*What to do*:
**1.** In the paper review, reproduce the passage from "It appears that" to "large-scale content analysis.", substituting "pseudonyms" for "placeholder nicknames".
**2.** According to the paper review, which model does the reviewer ask about running on the datasets without multiple agents?
**3.** Go on with the paper review, starting after its last sentence.

*Study text*:
((
As hallucinations are likely to occur with LLMs, how do the authors handle them?
What is the default behavior when agents do not reach agreement within k iterations?
As the temperature is not enough to reduce randomness in LLMs, which values did the authors use for top_p and top_k?

伦理问题详情

It appears that some names used as example scenarios (see row 237) actually exist and refer to real-life situations (as confirmed by a simple web search). In my opinion, these can and should be omitted (e.g., by replacing them with placeholder nicknames).

审稿意见

评分: 3置信度: 52024-11-04

The authors propose SCALE, which is a tool to perform content analysis in social science. By automating text coding and facilitating multi-agent discussion, SCALE approximates human judgment in text annotation tasks. The framework integrates AI-human collaboration, which mitigates algorithmic bias. The paper evaluates SCALE on diverse social science datasets, showing its effectiveness in improving large-scale content analysis.

优点

SCALE introduces a multi-agentic approach to content analysis, enhancing scalability and efficiency by reducing the human resources required to make large-scale, high-quality analysis feasible. SCALE demonstrates high flexibility, adapting across multiple datasets without modifications. The paper might have a contribution to social sciences by enabling large-scale analysis traditionally constrained by labor-intensive methods.

缺点

One big concern about the paper is that it does not provide prior benchmarks. The datasets used by the authors are not very commonly used in this literature. I recommend that the authors use at least one dataset with prior benchmarks on multi-label classification (e.g., COCO, Peskine et al. 2023) or apply prior methodologies of multi-label classification on your datasets. How does the plain-vanilla GPT-4o perform on your dataset without including multiple agents?

It is well-known that agentic approaches improve LLMs’ performance. However, the approaches typically require more computational resources and time. It would be helpful if the authors could include each ablation's cost and processing time. The authors acknowledge this issue in Section 6, but it will be helpful for the readers to see the informational gain of this framework along with computational requirements.
))
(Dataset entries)
((
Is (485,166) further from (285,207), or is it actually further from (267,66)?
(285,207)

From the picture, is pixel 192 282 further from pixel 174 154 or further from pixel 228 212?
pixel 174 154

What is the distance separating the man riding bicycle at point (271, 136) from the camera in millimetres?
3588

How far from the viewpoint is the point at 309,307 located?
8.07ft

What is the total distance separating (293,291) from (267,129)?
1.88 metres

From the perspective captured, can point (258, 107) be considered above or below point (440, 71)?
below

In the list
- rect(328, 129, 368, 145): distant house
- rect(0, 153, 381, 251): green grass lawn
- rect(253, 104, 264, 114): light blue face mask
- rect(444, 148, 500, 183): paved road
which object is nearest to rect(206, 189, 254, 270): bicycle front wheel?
))
*Responses to the exercise*:
**1.**
It appears that some names used as example scenarios (see row 237) actually exist and refer to real-life situations (as confirmed by a simple web search). In my opinion, these can and should be omitted (e.g., by replacing them with pseudonyms).

审稿意见

评分: 3置信度: 52024-11-04

The authors propose SCALE, which is a tool to perform content analysis in social science. By automating text coding and facilitating multi-agent discussion, SCALE approximates human judgment in text annotation tasks. The framework integrates AI-human collaboration, which mitigates algorithmic bias. The paper evaluates SCALE on diverse social science datasets, showing its effectiveness in improving large-scale content analysis.

**2.** Plain-vanilla GPT-4o.

**3.**
In Section 5.4.3, the authors might want to include some desired codebook structures in their prompt. They could add layer of agents that review the final product by including several instructions, e.g., examining whether there are overlapping categories by providing some theory backgrounds. They might even try fine-tuning the LLMs using some domain knowledge instead of using the plain-vanilla versions.

Missing citations: Several works have already explored how the discussion among LLM agents can improve overall performance. For example, see Chan et al. (2023) and Kim et al. (2024). I’m surprised that the authors do not acknowledge any of these studies. At a high level, what this paper shows is similar to the value of a multi-agentic approach in classification problems.

References Peskine, Youri, et al. "Definitions Matter: Guiding GPT for Multi-label Classification." Findings of the Association for Computational Linguistics: EMNLP 2023. 2023. Chan, Chi-Min, et al. "Chateval: Towards better llm-based evaluators through multi-agent debate." arXiv preprint arXiv:2308.07201 (2023). Kim, Alex, Keonwoo Kim, and Sangwon Yoon. "DEBATE: Devil's Advocate-Based Assessment and Text Evaluation." arXiv preprint arXiv:2405.09935 (2024).

Minor Comments

You list five contributions but say the contributions are fourfold on page 2.
Why are some datasets benefiting heavily from discussions while others are not (Figure 4)? It would be helpful to include some insights on where the discussions will likely improve the model performance more and why.
In Table 3, it is concerning that you achieve the highest accuracy when human intervention is frequently made, and the LLM strictly follows it. Doesn’t this suggest that human interventions are required and LLMs alone cannot perform the task reliably?

问题

See "Weaknesses".

撤稿通知

2025-01-20

I have read and agree with the venue's withdrawal policy on behalf of myself and my co-authors.